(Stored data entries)
--- START ---
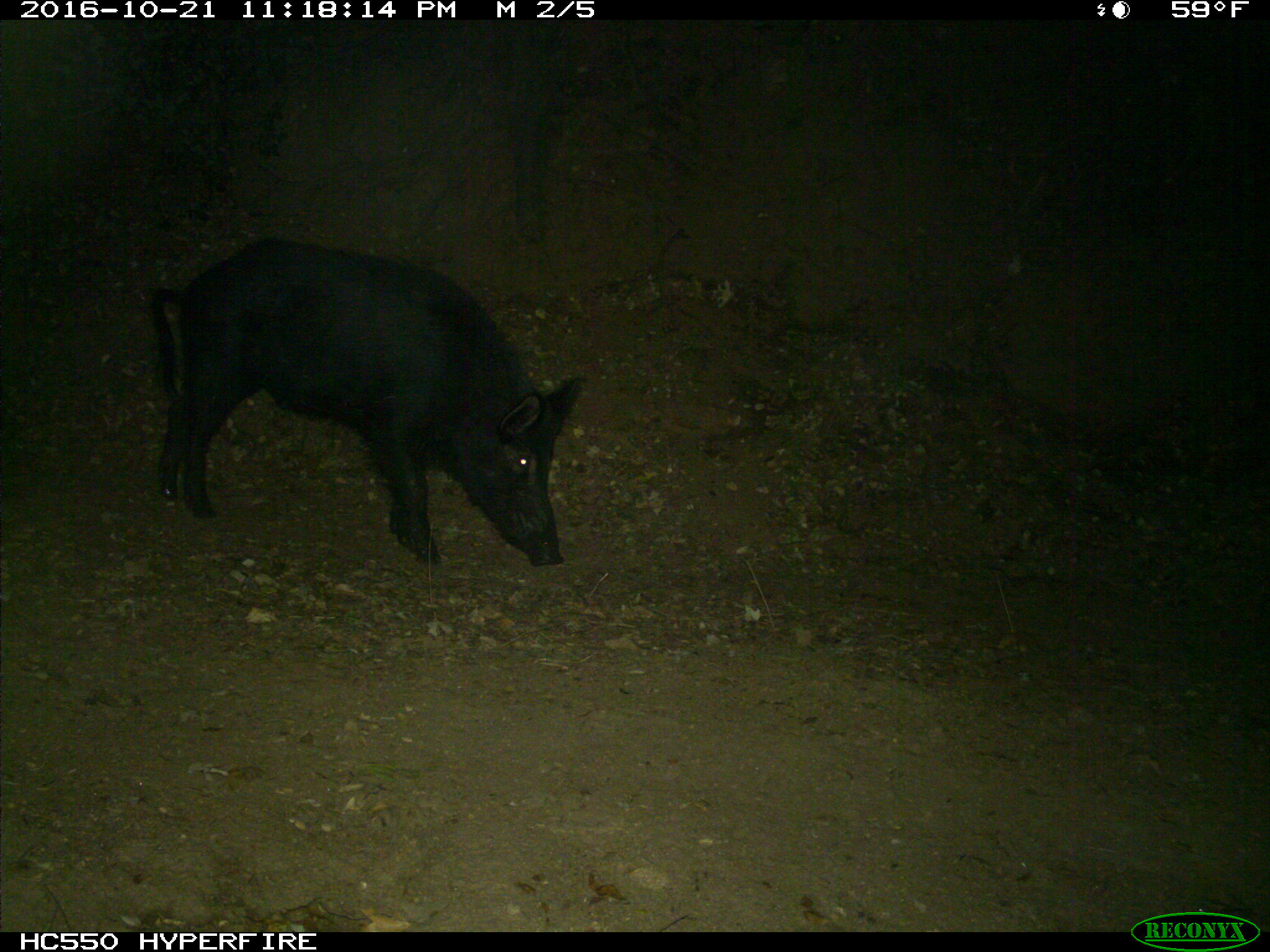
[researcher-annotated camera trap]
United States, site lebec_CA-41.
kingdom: Animalia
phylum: Chordata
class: Mammalia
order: Artiodactyla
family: Suidae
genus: Sus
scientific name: Sus scrofa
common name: wild boar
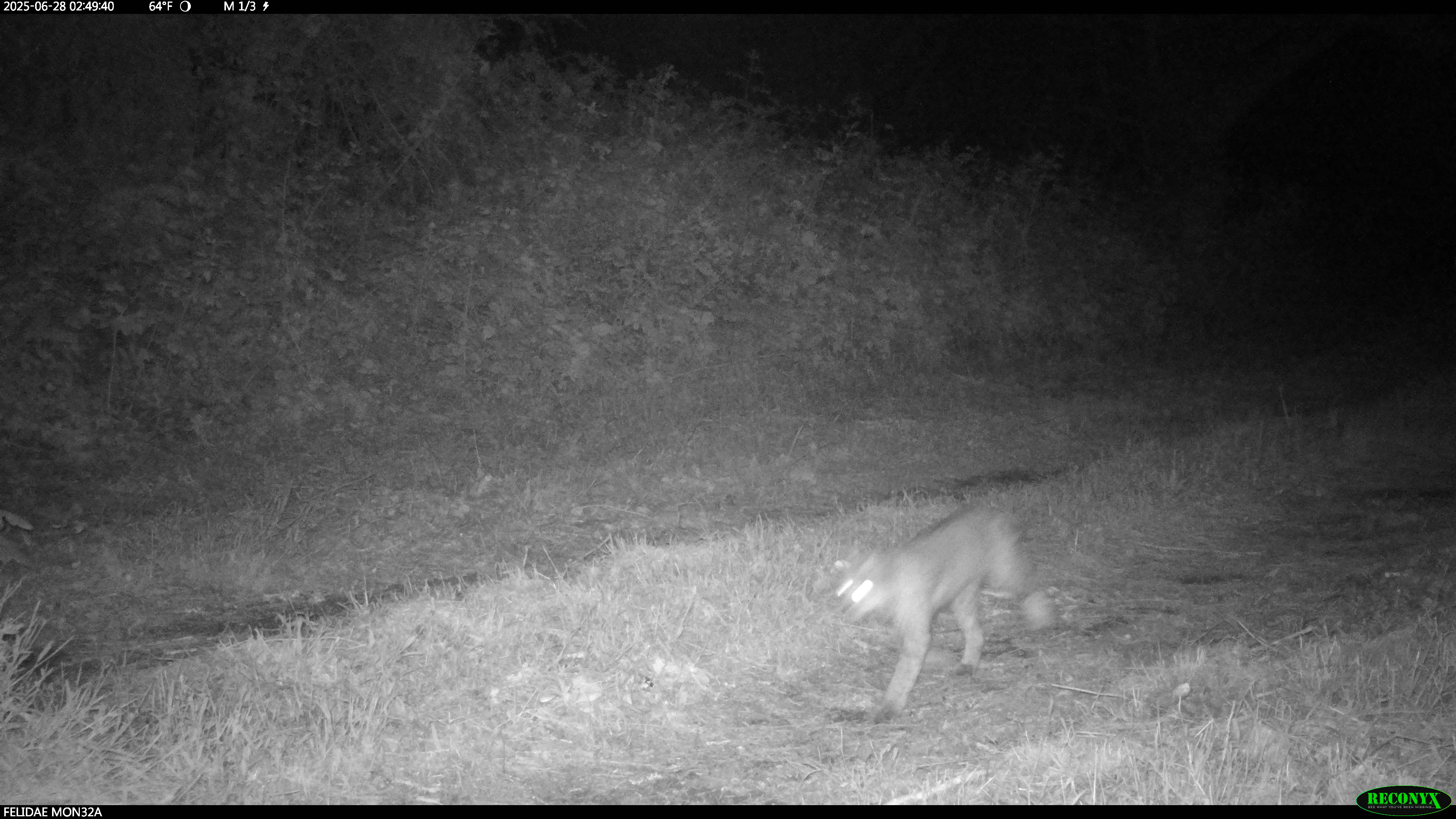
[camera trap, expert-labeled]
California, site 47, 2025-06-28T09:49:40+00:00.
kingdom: Animalia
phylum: Chordata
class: Mammalia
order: Carnivora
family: Felidae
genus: Lynx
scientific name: Lynx rufus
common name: bobcat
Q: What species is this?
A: Bobcat (Lynx rufus).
--- END ---
# [Work task]
Restate the entries verbatim and exclude any pictures.

# [Expected output]
[researcher-annotated camera trap]
United States, site lebec_CA-41.
kingdom: Animalia
phylum: Chordata
class: Mammalia
order: Artiodactyla
family: Suidae
genus: Sus
scientific name: Sus scrofa
common name: wild boar
[camera trap, expert-labeled]
California, site 47, 2025-06-28T09:49:40+00:00.
kingdom: Animalia
phylum: Chordata
class: Mammalia
order: Carnivora
family: Felidae
genus: Lynx
scientific name: Lynx rufus
common name: bobcat
Q: What species is this?
A: Bobcat (Lynx rufus).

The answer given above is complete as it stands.